|About this Abstract
||MS&T23: Materials Science & Technology
||Grain Boundaries, Interfaces, and Surfaces: Fundamental Structure-Property-Performance Relationships
||Highly Conductive Grain Boundaries in Cold Sintered BaZr0.7Ce0.2Y0.1O3-δ Proton Conductors
||Moritz Kindelmann, Sonia Escolastico, Laura Almar, Ashok Vayalla, Dylan Jennings, Wendelin Deibert, Wilhelm Albert Meulenberg, Wolfgang Rheinheimer, Martin Bram, Jose Serra, Joachim Mayer, Olivier Guillon
|On-Site Speaker (Planned)
Proton conducting ceramics based on yttrium doped barium cerium zirconate (BaZr1-xCexY0.1O3-δ, BZCY) have a great potential for intermediate temperature energy conversion applications. However, the electrochemical performance of proton conducting perovskites is highly dependent on their microstructure and the associated grain boundary properties. Here, we present a novel low temperature processing route for BZCY electrolytes using the cold sintering process (CSP) combined with an intermediate thermal treatment, that yields nano-scaled microstructures, which strongly differ from conventionally processed BZCY. However, the protonic conductivity could be improved compared to conventionally processed samples.
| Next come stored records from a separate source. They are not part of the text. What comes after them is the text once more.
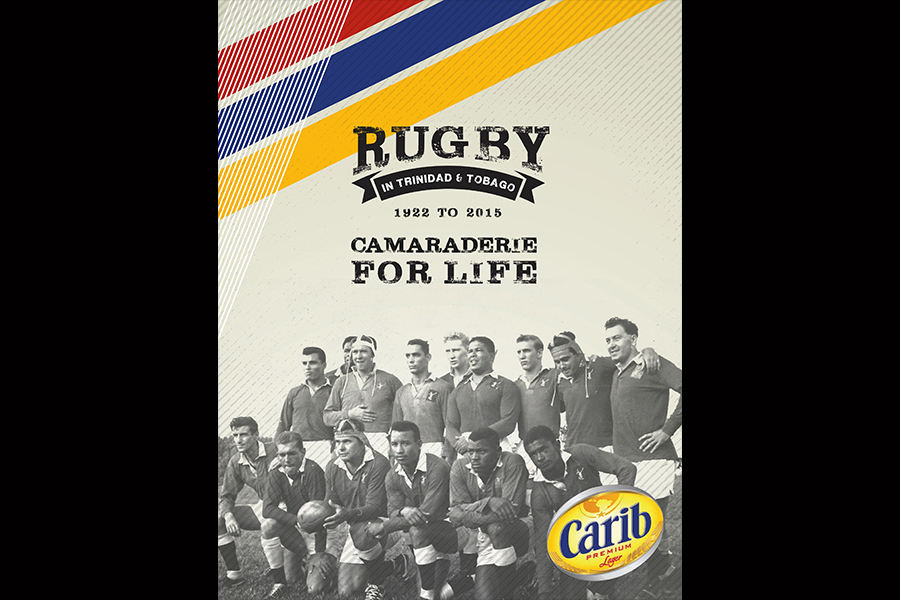 Camaraderie for Life: A history of Rugby in Trinidad and Tobago – Available for Purchase
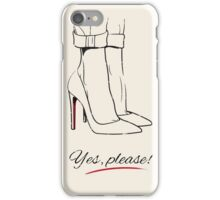 """Yes, Please!"" High Heels iPhone Case/Skin"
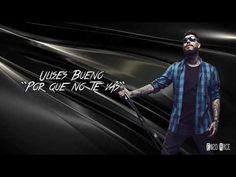 "Ulises bueno ""Por Que no te vas"" (Letra) - YouTube Youtube, Album, Songs, Music, Movie Posters, Lyrics, Musica, Musik, Film Poster"
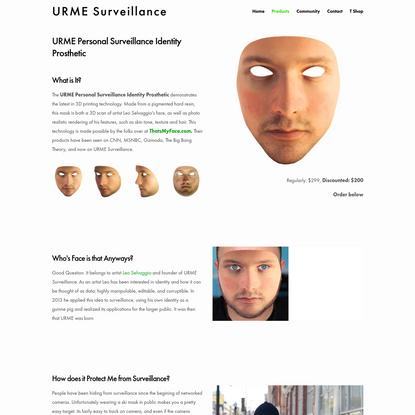 URME Prosthetic - URME Surveillance
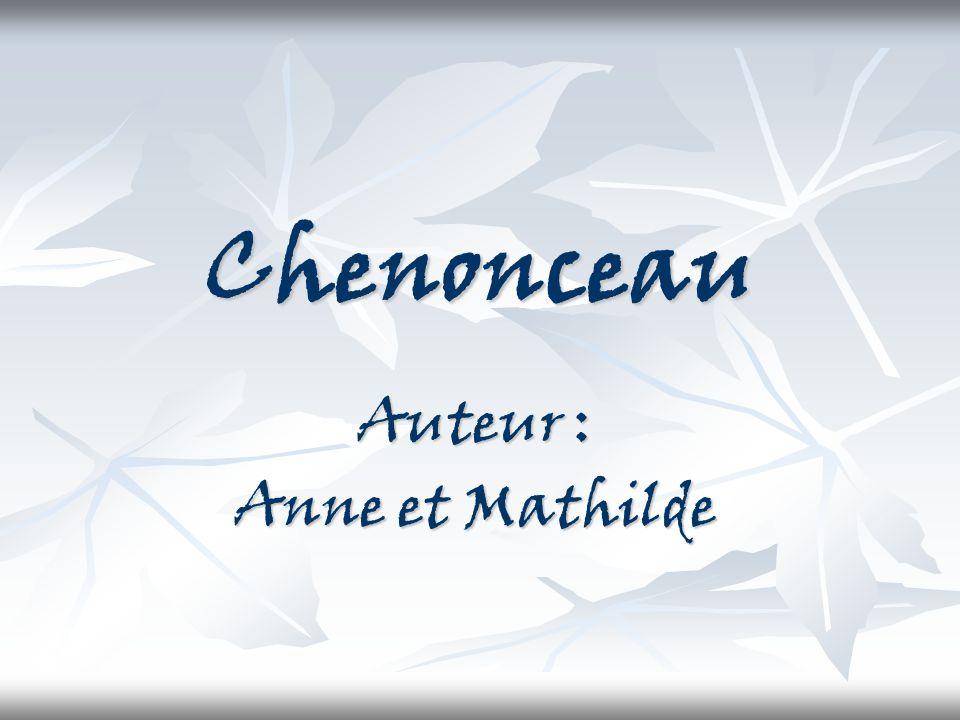 Chenonceau Auteur : Anne et Mathilde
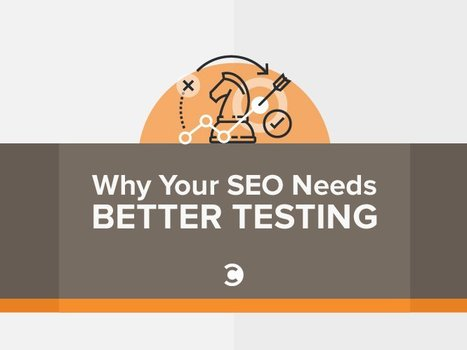 Why Your SEO Needs Better Testing | Social Media, SEO, Mobile, Digital Marketing | Scoop.it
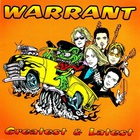Warrant - Greatest & Latest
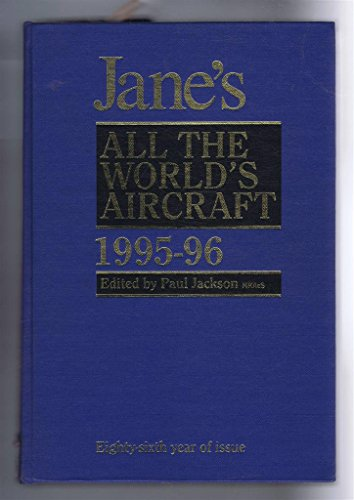 Jane's All the World's Aircraft 1995-96: Jackson, P (Ed)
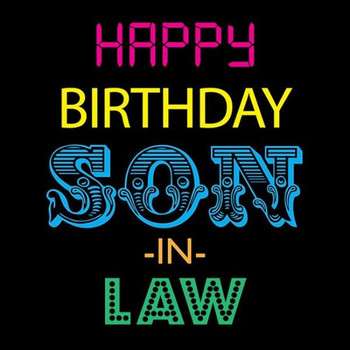 Male Relation Birthday Cards Happy Son In Law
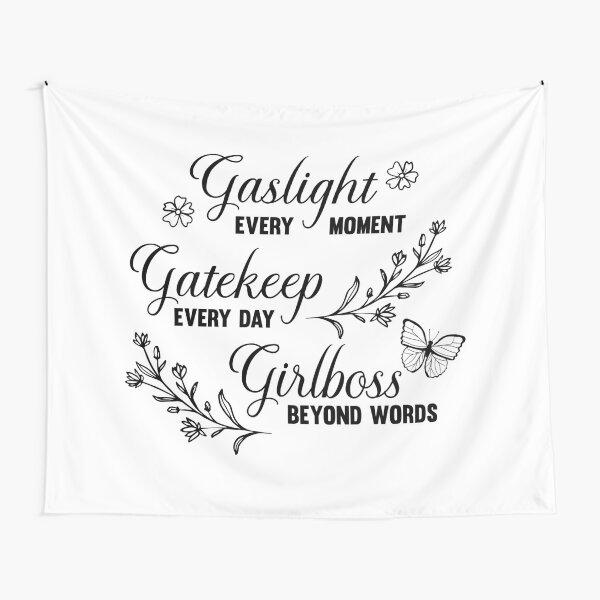 Gaslight Gatekeep Girlboss Meme Tapestry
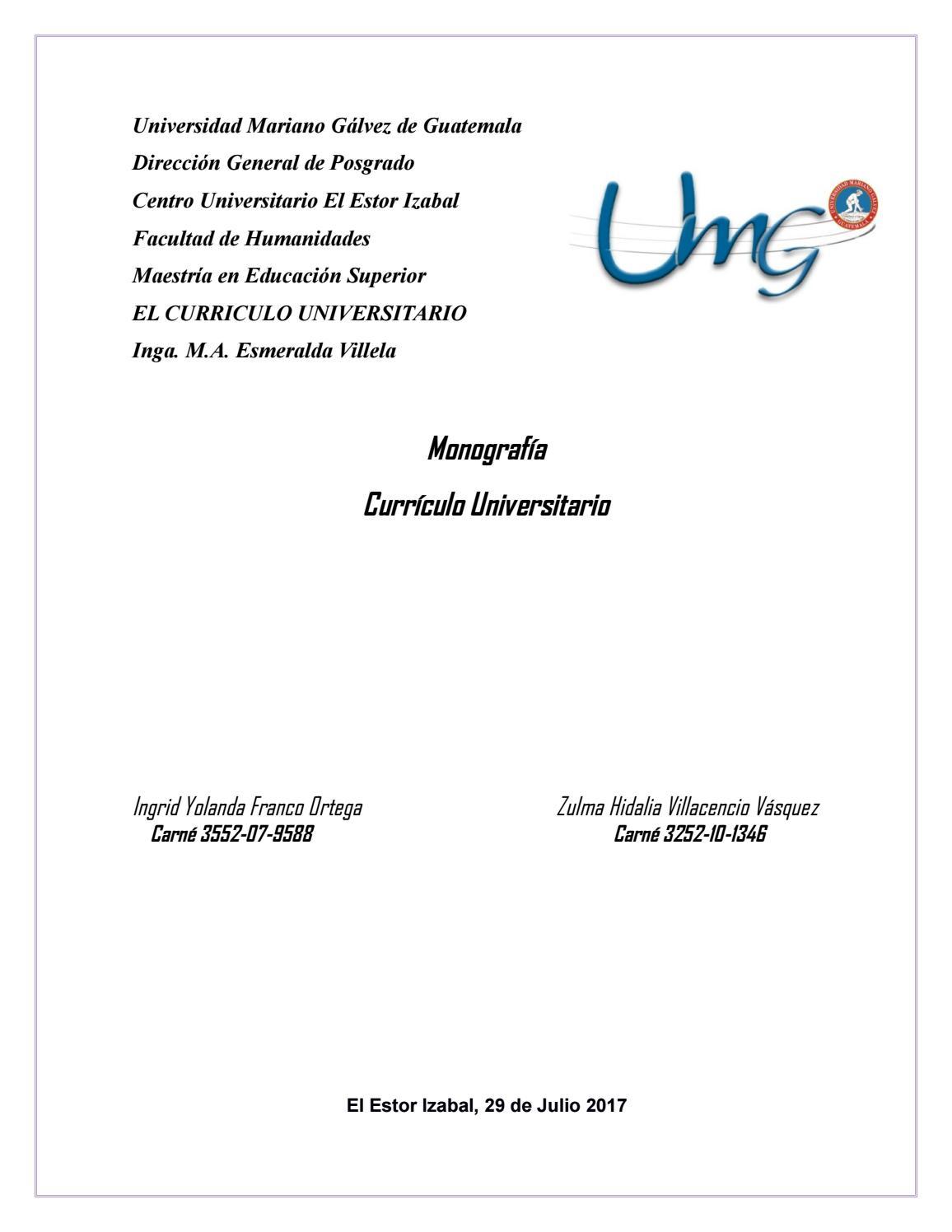 Monografía curriculo universitario by De Sagastume Zulma - issuu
Therefore, the structure and chemistry at grain boundaries was characterized using aberration corrected transmission electron microscopy and atom probe tomography and correlated with the electrochemical properties. Lowering the processing temperatures clearly changes the segregation behavior and elemental distribution of Y dopants and Ni sintering aids at the grain boundary, explaining the major changes in protonic conductivity observed at the macroscopic level.